Both Woodard and Bates are actors that Hollywood hasn’t ever really made proper use of — though both have shined in their occasional leading roles (Woodard in Passion Fish, Bates in Misery), they’ve mainly been relegated to character actor status, which usually means coming in for a few scenes and stealing the movie. But if Perry’s hilariously soapy Family That Preys gave us nothing else (and it probably didn’t), it did give us Woodard and Bates in full-on leading roles, as matriarchs of two intermingling families. As Claudia Puig noted in USA Today, “The best thing about Tyler Perry’s The Family That Preys is the opportunity it affords to watch a pair of veteran actresses still at the top of their game… the moments each are on-screen are undeniably the movie’s best. One senses a rapport and chemistry between the women that transcends the formulaic plot.”
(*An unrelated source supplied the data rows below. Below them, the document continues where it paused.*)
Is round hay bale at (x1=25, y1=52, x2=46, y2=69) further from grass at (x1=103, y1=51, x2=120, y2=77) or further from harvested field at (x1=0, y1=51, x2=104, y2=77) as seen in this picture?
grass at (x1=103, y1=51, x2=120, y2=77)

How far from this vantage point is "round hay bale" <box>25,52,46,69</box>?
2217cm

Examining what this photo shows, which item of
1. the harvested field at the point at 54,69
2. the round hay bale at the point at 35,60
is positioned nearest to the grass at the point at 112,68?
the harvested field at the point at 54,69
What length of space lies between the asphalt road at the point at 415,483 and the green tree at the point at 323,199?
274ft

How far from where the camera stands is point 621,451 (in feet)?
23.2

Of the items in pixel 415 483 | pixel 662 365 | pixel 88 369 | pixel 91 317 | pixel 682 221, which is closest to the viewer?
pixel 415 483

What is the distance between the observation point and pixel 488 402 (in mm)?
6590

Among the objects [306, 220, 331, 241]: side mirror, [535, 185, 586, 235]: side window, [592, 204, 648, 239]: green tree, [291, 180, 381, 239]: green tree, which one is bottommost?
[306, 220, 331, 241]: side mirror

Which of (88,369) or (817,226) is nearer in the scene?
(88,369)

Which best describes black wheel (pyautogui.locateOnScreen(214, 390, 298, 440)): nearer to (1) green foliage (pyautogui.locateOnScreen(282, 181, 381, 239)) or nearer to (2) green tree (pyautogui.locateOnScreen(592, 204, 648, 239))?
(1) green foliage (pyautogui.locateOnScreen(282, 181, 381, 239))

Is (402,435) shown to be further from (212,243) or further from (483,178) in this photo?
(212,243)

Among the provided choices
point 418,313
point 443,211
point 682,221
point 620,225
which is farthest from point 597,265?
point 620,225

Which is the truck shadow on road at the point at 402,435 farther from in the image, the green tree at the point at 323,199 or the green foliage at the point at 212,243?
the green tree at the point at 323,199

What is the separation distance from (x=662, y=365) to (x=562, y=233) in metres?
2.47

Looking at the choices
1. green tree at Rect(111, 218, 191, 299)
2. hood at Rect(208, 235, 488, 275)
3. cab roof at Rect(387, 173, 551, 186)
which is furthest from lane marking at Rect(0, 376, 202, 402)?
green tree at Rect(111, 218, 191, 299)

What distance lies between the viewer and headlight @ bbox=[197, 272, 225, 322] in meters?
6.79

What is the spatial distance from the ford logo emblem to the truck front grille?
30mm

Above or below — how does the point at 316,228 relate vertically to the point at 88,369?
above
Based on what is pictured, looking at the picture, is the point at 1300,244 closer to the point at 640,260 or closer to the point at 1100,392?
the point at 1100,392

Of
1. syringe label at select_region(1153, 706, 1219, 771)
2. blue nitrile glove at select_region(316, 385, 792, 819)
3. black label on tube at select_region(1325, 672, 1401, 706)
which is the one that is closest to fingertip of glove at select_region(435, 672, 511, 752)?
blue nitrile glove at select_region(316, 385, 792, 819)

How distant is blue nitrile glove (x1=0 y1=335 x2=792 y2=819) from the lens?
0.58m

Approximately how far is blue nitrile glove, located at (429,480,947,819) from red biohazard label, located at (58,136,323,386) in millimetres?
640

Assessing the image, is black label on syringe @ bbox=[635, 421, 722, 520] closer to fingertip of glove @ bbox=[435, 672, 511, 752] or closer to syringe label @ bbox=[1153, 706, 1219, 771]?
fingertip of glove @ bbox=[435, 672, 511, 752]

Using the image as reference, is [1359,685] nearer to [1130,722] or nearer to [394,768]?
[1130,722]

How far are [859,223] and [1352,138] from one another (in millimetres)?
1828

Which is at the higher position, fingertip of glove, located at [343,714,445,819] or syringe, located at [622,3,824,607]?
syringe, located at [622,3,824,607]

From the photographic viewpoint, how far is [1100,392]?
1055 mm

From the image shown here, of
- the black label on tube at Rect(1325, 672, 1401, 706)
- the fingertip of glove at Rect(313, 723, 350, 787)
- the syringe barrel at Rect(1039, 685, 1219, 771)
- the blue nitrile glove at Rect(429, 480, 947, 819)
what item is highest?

Andre Braugher and Paul Giamatti, Duets

Braugher was still trying to parlay his masterful work on TV’s Homicide into a film career, and Giamatti hadn’t yet made the transition from “that guy!” to above-the-title star, when they co-starred in Duets — a thin-as-a-cracker ensemble comedy/drama from director Bruce Paltrow, who seemed to have made the film primarily so his daughter Gwyneth could show off her singing chops. Her character’s attempt to reunite with her dad (played by Huey Lewis — yep, that Huey Lewis) takes up about one-third of the film, a strained romance between Maria Bello and Scott Speedman another. But the movie only comes to life with the story of Braugher and Giamatti, who play a pair of burn-outs who find new meaning and direction by singing karaoke. This is the plot, folks, and it’s just as much of a stretch as it sounds like. But you have two actors here seemingly incapable of falseness, and damned if they don’t play these guys with the emotional weight and heft of Shakespearean heroes. If Duets had just been their story, it might’ve been worth seeing.

Those are some of our favorite performances in otherwise forgettable films — what are yours?